The lines to extract start at the one containing "At what depth" and end with the last line; give them exactly and nothing more.

--------------------------------

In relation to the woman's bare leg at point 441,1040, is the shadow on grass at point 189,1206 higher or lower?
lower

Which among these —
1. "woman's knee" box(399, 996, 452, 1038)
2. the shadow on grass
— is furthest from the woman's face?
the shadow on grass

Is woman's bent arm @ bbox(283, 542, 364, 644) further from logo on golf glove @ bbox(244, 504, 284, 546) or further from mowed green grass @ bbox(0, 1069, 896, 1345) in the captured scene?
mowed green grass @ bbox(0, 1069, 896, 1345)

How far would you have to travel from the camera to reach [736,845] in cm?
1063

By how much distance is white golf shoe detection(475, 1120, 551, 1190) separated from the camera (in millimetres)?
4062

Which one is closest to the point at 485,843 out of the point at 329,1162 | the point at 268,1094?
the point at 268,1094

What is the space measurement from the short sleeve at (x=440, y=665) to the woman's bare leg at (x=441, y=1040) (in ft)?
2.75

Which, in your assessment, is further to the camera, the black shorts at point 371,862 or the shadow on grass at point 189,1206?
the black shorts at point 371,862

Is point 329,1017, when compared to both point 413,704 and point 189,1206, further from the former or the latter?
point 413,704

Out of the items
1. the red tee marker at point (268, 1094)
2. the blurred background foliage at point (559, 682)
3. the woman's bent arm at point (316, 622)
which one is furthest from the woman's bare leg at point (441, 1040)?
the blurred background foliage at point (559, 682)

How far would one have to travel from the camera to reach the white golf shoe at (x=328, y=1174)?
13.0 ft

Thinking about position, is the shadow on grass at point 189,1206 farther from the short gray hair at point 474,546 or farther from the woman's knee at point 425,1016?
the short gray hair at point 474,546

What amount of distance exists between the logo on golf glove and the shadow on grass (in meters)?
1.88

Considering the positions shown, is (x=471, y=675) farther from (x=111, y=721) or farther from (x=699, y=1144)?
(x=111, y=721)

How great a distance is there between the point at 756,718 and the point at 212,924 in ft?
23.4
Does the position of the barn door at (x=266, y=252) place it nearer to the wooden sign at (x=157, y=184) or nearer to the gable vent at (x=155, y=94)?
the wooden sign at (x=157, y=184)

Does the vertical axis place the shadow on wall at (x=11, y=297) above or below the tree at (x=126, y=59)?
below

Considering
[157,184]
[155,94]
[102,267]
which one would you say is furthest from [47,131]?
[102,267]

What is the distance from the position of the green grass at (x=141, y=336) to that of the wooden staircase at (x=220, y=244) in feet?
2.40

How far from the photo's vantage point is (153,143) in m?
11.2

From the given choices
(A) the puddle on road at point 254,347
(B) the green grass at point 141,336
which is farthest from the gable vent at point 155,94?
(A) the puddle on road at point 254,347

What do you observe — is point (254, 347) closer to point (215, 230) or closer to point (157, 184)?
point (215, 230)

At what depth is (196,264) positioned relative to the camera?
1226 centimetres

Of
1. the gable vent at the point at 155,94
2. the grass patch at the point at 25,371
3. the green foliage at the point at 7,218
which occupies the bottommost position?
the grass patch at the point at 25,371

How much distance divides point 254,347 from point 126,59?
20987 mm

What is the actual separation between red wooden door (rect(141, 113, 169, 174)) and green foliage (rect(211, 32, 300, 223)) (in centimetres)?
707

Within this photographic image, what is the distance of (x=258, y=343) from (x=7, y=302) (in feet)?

--------------------------------

Completed task:
At what depth is (196,264) positioned relative to the camera?
1226 centimetres

Of
1. the gable vent at the point at 155,94
2. the grass patch at the point at 25,371
3. the green foliage at the point at 7,218
which occupies the bottommost position?
the grass patch at the point at 25,371

How much distance divides point 254,347 from point 126,59?
20987 mm

What is the actual separation between red wooden door (rect(141, 113, 169, 174)) and green foliage (rect(211, 32, 300, 223)) (in centimetres)?
707

Within this photographic image, what is the distance of (x=258, y=343) from (x=7, y=302) (in feet)?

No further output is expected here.